- Date: November 13 – 19
- Edition: 16th
- Category: ATP Challenger Tour
- Surface: Hard (indoor)
- Location: Drummondville, Canada

Champions

Singles
- Zizou Bergs

Doubles
- André Göransson / Toby Samuel
| Challenger de Drummondville |

= 2023 Challenger Banque Nationale de Drummondville =

The 2023 Challenger Banque Nationale de Drummondville was a professional tennis tournament played on indoor hard courts. It was the 16th edition of the tournament and part of the 2023 ATP Challenger Tour. It took place in Drummondville, Canada between November 13 and 19, 2023.

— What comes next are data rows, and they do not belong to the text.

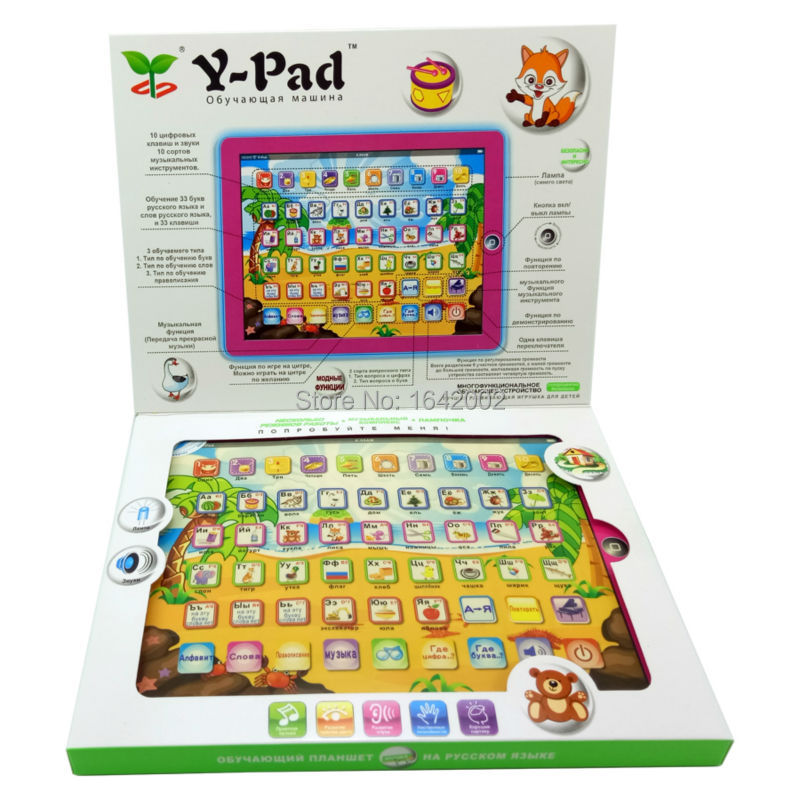 Educational-Toys-For-Childrens-tablet-Comput-in-Russian-language-learning-Y-Pad-for-Kids-ABC-Y-Pad-Russian-toy-with-Light-2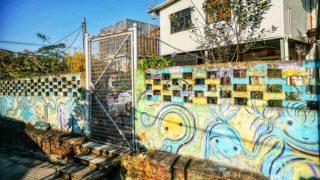 粉嶺坪洋壁畫村 保衛新界東北家園 Ping Yeung Mural Village – Defending Homes in Northeast New Territories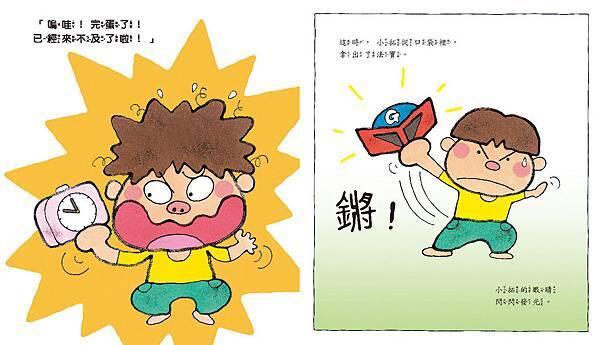 內文_頁面_05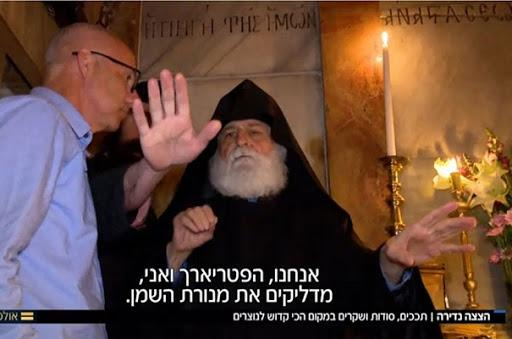 Армянский священник рассказал, откуда на самом деле берётся Благодатный огонь (видео)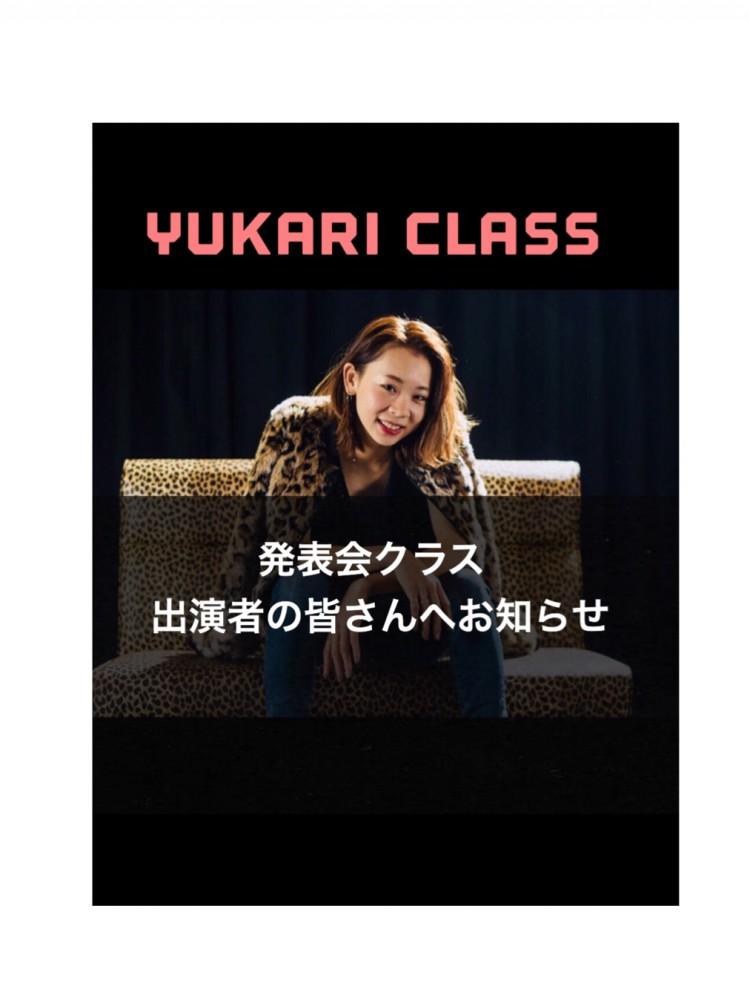 ✴️YUKARI CLASS  発表会出演の皆様へのお知らせ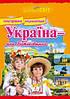 Книга Україна — моя Батьківщина. Iлюстрована енциклопедiя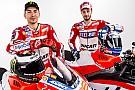 Відео наживо: презентація команди Ducati MotoGP 2018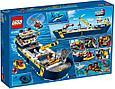 60266 Lego City Океан: исследовательское судно, Лего Город Сити, фото 2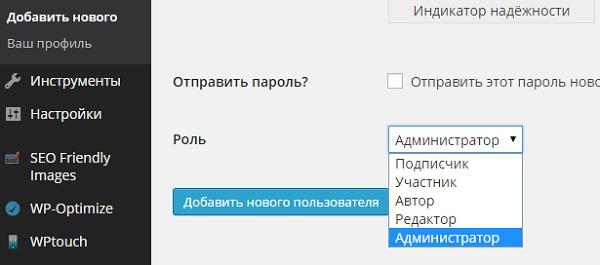 nov1 admin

==Singles main-draw entrants==
===Seeds===

| Country | Player | Rank^{1} | Seed |
|---|---|---|---|
| GER | Dominik Koepfer | 71 | 1 |
| AUS | James Duckworth | 113 | 2 |
| FRA | Benoît Paire | 124 | 3 |
| CAN | Gabriel Diallo | 133 | 4 |
| GBR | Ryan Peniston | 178 | 5 |
| BEL | Zizou Bergs | 180 | 6 |
| CAN | Alexis Galarneau | 187 | 7 |
| TUN | Aziz Dougaz | 242 | 8 |

- ^{1} Rankings are as of November 6, 2023.

===Other entrants===
The following players received wildcards into the singles main draw:
- CAN Juan Carlos Aguilar
- CAN Justin Boulais
- CAN Dan Martin

The following player received entry into the singles main draw as a special exempt:
- CAN Liam Draxl

The following players received entry from the qualifying draw:
- CAN Benjamin Thomas George
- GBR Giles Hussey
- USA Alexander Kotzen
- USA Colin Markes
- NZL Kiranpal Pannu
- GER Luca Wiedenmann

The following player received entry as a lucky loser:
- POL Olaf Pieczkowski

==Champions==
===Singles===

- BEL Zizou Bergs def. AUS James Duckworth 6–4, 7–5.

===Doubles===

- SWE André Göransson / GBR Toby Samuel def. CAN Liam Draxl / GBR Giles Hussey 6–7^{(2–7)}, 6–3, [10–8].